▶ _Selected extract_:
A dedicated environment
Spurring South Korean trade and inward FDI is its business-friendly climate. Ranked fifth in the World Bank’s Doing Business survey, the country offers one of the lowest tax rates in the OECD, a diversified export market, strong intellectual property rights, low labour costs and several free economic zones. South Korea has free-trade agreements with 52 countries, representing 73.5% of the global economy, and markets itself as a stable and transparent launchpad for companies seeking opportunities in China or Japan. According to Kotra: “Korea aims to act as a linchpin connecting the fullest possible integrated trading market in east Asia… and intends to increase its commitment to trade liberalisation by engaging in multilateral negotiations under the World Trade Organization.”
Government incentives include 100% income and corporate tax reduction for companies operating in free economic zones in many industries. The country's infrastructure is modern and reliable, grants are provided for research, and transport hubs are widely accessible. “With China’s rise, there is competition to become the business hub of north-east Asia,” says Mr Chun. “Korea’s free zones are very well connected through logistics hubs – Incheon Airport, Busan port, highway expressways and the KTS railway.

▶ _Problem statement_: Please repeat the passage on South Korea's business climate from "Government incentives include" up to and including "the KTS railway.", changing "Incheon Airport" to "Gimpo Airport".

▶ _Data for review_:
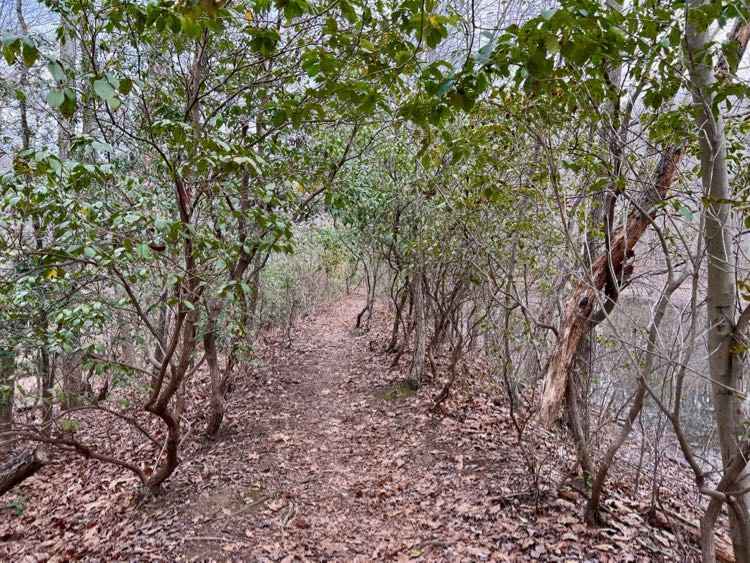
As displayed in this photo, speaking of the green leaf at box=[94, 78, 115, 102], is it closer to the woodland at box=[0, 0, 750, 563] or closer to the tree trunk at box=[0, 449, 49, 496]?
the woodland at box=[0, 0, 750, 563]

==

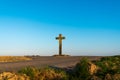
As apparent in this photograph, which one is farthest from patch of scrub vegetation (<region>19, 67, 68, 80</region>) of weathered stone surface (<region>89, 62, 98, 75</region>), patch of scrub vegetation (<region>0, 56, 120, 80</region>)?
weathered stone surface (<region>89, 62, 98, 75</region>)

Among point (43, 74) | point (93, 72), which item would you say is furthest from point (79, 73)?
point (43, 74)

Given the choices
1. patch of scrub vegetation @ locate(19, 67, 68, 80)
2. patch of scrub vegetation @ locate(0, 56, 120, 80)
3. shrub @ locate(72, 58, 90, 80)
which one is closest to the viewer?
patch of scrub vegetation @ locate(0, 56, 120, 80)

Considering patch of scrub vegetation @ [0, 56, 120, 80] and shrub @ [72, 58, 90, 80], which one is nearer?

...

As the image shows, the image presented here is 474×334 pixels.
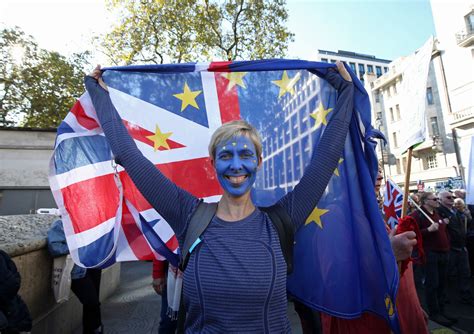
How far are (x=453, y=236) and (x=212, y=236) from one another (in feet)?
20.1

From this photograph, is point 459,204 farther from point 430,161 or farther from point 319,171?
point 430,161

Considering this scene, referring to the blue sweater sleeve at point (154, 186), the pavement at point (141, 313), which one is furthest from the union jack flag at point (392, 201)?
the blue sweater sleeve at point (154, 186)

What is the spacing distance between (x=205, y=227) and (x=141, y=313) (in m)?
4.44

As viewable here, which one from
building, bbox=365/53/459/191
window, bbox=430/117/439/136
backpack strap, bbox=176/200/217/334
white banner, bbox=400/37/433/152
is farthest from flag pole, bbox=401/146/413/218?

▶ _Response_:
Government incentives include 100% income and corporate tax reduction for companies operating in free economic zones in many industries. The country's infrastructure is modern and reliable, grants are provided for research, and transport hubs are widely accessible. “With China’s rise, there is competition to become the business hub of north-east Asia,” says Mr Chun. “Korea’s free zones are very well connected through logistics hubs – Gimpo Airport, Busan port, highway expressways and the KTS railway.